One out of seven couples in Europe suffer from subfertility problems. Assisted reproduction including in vitro fertilization (IVF) has overcome many of the underlying infertility causes. IVF involves crossing sperm with isolated eggs to generate an embryo in vitro. Typically, 5-10 embryos are produced per cycle, and 1 or 2 will be then transferred to a recipient female patient. Despite the great advances in IVF, the number of embryos leading to a live birth is relatively low (~18%).
Often pregnancy rates are artificially increased by transferring multiple embryos to the mother. However, this procedure has the undesirable effect of multiple pregnancies, which generate remarkable obstetrical and neonatal complications, including prematurity, low weight, and it increases forty times the risk to die in early infancy.
Mothers carrying multiple fetuses frequently have repeated hospitalisations and higher rates of caesarean delivery. Therefore, identifying the embryos that are competent for implantation is a critical step in the IVF cycle. However, current methods cannot tell them apart. Time-lapse incubators allow monitoring morphological changes in the embryo development. Pre-implantation genetic testing for aneuploidy discards embryos presenting genetic aberrations. Neither of these two methods showed a significant increase in pregnancy rates in retrospective studies.
To overcome this limitation, here we propose to develop a new imaging method that will provide IVF professionals with a robust and unbiased method to identify the embryos with higher implantation potential. To achieve this goal, we will implement spectroscopy methods to measure the presence and concentration of 6 individual metabolites, taking advantage of their intrinsic fluorescence. These fluorophores have great physiological and metabolic relevance (i.e. retinol or NADH) and can be used as biomarkers, providing a comprehensive picture of the metabolic status of an embryo.

§ **Task list**
1) Return the IVF passage word for word from "Often pregnancy rates" up to and including "in retrospective studies.".
2) Write the next part of the IVF passage, starting after its final sentence.
The listing is not needed for any of this.

§ **Given entries**
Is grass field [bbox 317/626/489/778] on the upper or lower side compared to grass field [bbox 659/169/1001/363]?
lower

* * *

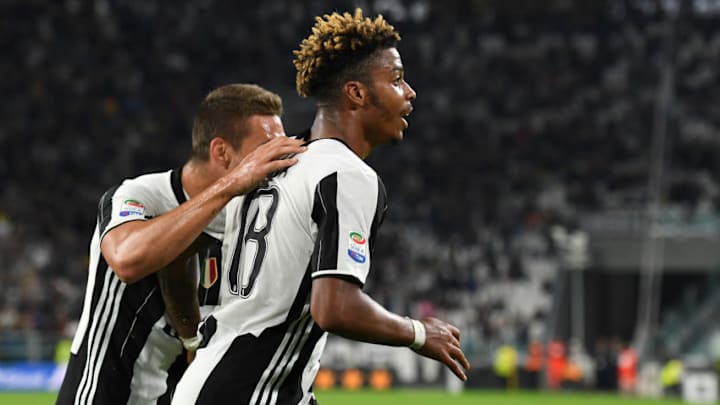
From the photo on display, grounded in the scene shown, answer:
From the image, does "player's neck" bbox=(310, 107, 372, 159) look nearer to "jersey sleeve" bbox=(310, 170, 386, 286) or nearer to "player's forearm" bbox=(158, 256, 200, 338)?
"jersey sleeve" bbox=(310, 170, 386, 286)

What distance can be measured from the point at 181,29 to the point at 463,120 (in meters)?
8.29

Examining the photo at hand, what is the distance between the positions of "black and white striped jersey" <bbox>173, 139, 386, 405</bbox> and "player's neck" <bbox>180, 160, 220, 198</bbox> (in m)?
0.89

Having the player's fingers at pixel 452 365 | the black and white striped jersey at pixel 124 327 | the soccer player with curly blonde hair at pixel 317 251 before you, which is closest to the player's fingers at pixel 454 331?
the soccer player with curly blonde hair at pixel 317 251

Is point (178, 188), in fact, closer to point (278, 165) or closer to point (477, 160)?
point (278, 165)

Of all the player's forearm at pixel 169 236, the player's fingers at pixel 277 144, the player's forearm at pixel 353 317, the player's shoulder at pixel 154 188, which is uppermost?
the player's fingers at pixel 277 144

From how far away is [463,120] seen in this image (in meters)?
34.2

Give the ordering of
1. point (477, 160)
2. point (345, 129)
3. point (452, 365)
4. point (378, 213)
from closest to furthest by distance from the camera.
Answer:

§ **Answers given**
1)
Often pregnancy rates are artificially increased by transferring multiple embryos to the mother. However, this procedure has the undesirable effect of multiple pregnancies, which generate remarkable obstetrical and neonatal complications, including prematurity, low weight, and it increases forty times the risk to die in early infancy.
Mothers carrying multiple fetuses frequently have repeated hospitalisations and higher rates of caesarean delivery. Therefore, identifying the embryos that are competent for implantation is a critical step in the IVF cycle. However, current methods cannot tell them apart. Time-lapse incubators allow monitoring morphological changes in the embryo development. Pre-implantation genetic testing for aneuploidy discards embryos presenting genetic aberrations. Neither of these two methods showed a significant increase in pregnancy rates in retrospective studies.

2)
The rich multidimensional data retrieved by spectroscopy can be reduced to a simpler geometrical configuration using multivariate statistics. This will generate plots were individual embryos are easily profiled by their metabolic fingerprint. These fingerprints will be correlated to implantation scores obtained from in vitro culture models. Finally, the imaging and statistic data will be used to generate a predictive algorithm of implantation based on metabolic profiles.
The experiments consider a 12-month tight collaboration between clinicians from DEXEUS Hospital and IBEC researchers. A pipeline of experiments will lead to a proof-of-concept of a new IVF diagnostic technology. We foresee that the technology ensuing from this project will be the basis for a new medical device combining laser illumination with a novel software analysis. The overarching goal is to develop a new tool that enables IVF professionals to select competent embryos, thus increasing the implantation success rate and reducing the time to pregnancy.